CRISPR

Samantha Finkbeiner
2 min readSep 30, 2020

Clustered Regularly Interspaced Short Palindromic Repeat, better known as CRISPR is a genome editing method that has been shown to be faster, more accurate and more efficient than other genome editing methods. This new technology has scientists enthusiastic and very excited about how it can be applied to the immune system, the CRISPR arrays allow bacteria to “remember” viruses which allows for those viruses to be detected and eliminated quickly. While there are many scientific advantages to CRISPR we have to also think about the ethics of what is being done. DNA is being changed, this technology can be applied for therapeutic purposes such as trying to prevent a child from inheriting a disease that both of their parts are homozygous for, but the problem lies in where do when do we stop.
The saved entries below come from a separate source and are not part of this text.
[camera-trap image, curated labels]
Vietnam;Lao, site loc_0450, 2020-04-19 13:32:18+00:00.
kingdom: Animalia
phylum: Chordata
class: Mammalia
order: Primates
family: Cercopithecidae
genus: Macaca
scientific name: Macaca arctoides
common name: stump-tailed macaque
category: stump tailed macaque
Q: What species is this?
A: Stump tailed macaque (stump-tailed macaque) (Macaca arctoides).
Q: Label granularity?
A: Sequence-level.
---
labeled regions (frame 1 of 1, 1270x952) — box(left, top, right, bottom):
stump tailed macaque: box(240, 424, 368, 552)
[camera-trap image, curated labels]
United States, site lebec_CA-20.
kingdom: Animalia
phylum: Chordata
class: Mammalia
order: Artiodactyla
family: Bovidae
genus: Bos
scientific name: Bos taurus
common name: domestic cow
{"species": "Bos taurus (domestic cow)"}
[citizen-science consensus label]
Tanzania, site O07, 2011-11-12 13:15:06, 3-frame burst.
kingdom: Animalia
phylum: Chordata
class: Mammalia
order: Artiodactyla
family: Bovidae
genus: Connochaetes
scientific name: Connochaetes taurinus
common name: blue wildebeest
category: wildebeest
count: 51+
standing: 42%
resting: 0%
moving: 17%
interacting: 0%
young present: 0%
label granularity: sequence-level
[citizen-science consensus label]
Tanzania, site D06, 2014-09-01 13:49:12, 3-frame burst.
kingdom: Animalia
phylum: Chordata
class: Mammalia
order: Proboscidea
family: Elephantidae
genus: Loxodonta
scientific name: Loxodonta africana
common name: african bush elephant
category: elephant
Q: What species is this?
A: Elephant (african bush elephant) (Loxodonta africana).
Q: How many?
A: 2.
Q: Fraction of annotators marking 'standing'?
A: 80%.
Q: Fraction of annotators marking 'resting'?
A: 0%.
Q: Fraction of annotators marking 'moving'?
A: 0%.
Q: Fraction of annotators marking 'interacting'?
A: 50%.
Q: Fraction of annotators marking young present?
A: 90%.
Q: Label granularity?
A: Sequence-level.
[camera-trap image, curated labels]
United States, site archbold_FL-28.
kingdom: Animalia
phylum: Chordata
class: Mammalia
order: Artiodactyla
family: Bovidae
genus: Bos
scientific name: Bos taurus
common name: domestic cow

Bioethicists are nervous that if we start using this technology at all it could lead to being used for “enhancement” purposes. Enhancement purposes relates to those “designer babies”. Is it ethical to be able to hand select traits that you want to see in you babies? Is it ethical to only allow those with money or power to alter the DNA of their babies? There are so many difficult ethical questions tied up with this idea of DNA editing and there probably will never be a definitive answer as to these questions.

http://sitn.hms.harvard.edu/flash/2014/crispr-a-game-changing-genetic-engineering-technique/

I included a diagram I liked from one of the articles I found and I thought it helped to bring out the “real” science of CRISPR. It helped me to think of it more as a scientific and biological process over just the idea of designer babies.